Yazılı Talimat 1:
Okuma parçasına göre Başbakan Davutoğlu "en iyi savunma saldırıdır" taktiğini hangi salvoyla kullanmaktadır?
::::::::
Günlük arşivler: 30 Eylül 2014

RTE Bam teline dokundu…


Dostlar
,

RTE’nin kafası işte böyle “tuhaf” – kendine özgü çalışıyor..

Zorunlu “Din Bilgisi ve Ahlak Kültürü” derslerini bir mezhebin (Sünnilik) öğretisini milyonlarca çocuğun beynini yıkayarak dayatma amaçlı kullanımı karşısında
insanların isyanını olabildiğince çarpıtıyor. Kuran’da salt tebliğ ile sınırlanmasına
karşın, bizim İslamcılar beyin yıkamak için ne gerekse yapıyorlar. Bu zorunlu derslerin “Din Bilgisi ve Ahlak Kültürü” ile zerre ilgisi kalmadı. Artık uzatmanın ve kıvırtmanın anlamı yok, zamanı da geçti. AİHM kararı çok net, derhal uygulamak ve
bu İslami faşizme son vermek gerekiyor..

Durum böyle iken, Başbakan Davutoğlu “Camide uygulamalı din dersi” salvosu ile “en iyi savunma saldırıdır” taktiğini kullanmakta, RTE ise bilerek ya da bilmeyerek tümüyle akıl ve mantık dışı bir kıyaslama ile Kimya – Matematik – Fizik dersleri ile Sünni İslamın ideolojik aletine dönüştürülen “Din derslerini” karşılaştırma garabeti sergiliyor.

Tanrı bu ülkeye yardım etsin..
Dileriz sağduyu egemen olsun..
Bunlar AİHM kararlarını bile deveye hendek atlatarak görmezden geliyor ve
kasten uygulamıyorlar. Peki bu davranışın adını ne koymalı??

Bu dayatmanın adı, siyaset bilimi literatürtünde – terminolojisinde apaçık
İSLAMİ FAŞİZMDİR.. Din faşizmidir! Kuran ve Peygamber dışlanmış,
AKP’nin ilkel – ideolojik – akıl dışı, vahşi Vahhabi yorumu ŞERİAT 80 milyonluk ülkeye Devlet zoruyla dayatılmaktadır.
::::::::
Yazılı Talimat 2:
Kayıtlardan "left" dizesini içeren satırların tamamını toplayınız.

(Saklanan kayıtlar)
::::::::
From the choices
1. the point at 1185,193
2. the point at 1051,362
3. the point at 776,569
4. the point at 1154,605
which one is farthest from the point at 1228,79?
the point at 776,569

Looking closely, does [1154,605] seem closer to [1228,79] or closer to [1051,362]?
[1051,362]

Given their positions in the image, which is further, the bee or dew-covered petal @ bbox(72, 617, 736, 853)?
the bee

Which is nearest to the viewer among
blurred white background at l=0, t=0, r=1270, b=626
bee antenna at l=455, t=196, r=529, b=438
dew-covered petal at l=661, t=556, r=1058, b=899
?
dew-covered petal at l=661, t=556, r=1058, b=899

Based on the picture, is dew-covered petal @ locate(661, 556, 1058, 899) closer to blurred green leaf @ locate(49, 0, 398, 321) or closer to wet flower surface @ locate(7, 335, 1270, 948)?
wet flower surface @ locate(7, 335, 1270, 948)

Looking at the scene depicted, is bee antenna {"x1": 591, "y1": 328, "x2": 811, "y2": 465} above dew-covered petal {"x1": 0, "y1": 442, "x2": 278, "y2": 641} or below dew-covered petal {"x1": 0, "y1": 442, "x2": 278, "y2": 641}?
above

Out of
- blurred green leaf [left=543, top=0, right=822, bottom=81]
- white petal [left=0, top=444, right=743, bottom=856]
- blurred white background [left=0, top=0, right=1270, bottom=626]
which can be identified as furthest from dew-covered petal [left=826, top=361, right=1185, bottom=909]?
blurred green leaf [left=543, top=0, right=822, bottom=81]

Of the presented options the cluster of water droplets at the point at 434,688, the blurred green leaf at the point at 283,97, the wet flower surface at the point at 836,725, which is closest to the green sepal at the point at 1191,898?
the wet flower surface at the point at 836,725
::::::::
Nihai Sonuç 1:
"Camide uygulamalı din dersi" salvosuyla.

Nihai Sonuç 2:
- blurred green leaf [left=543, top=0, right=822, bottom=81]
- white petal [left=0, top=444, right=743, bottom=856]
- blurred white background [left=0, top=0, right=1270, bottom=626]
which can be identified as furthest from dew-covered petal [left=826, top=361, right=1185, bottom=909]?
blurred green leaf [left=543, top=0, right=822, bottom=81]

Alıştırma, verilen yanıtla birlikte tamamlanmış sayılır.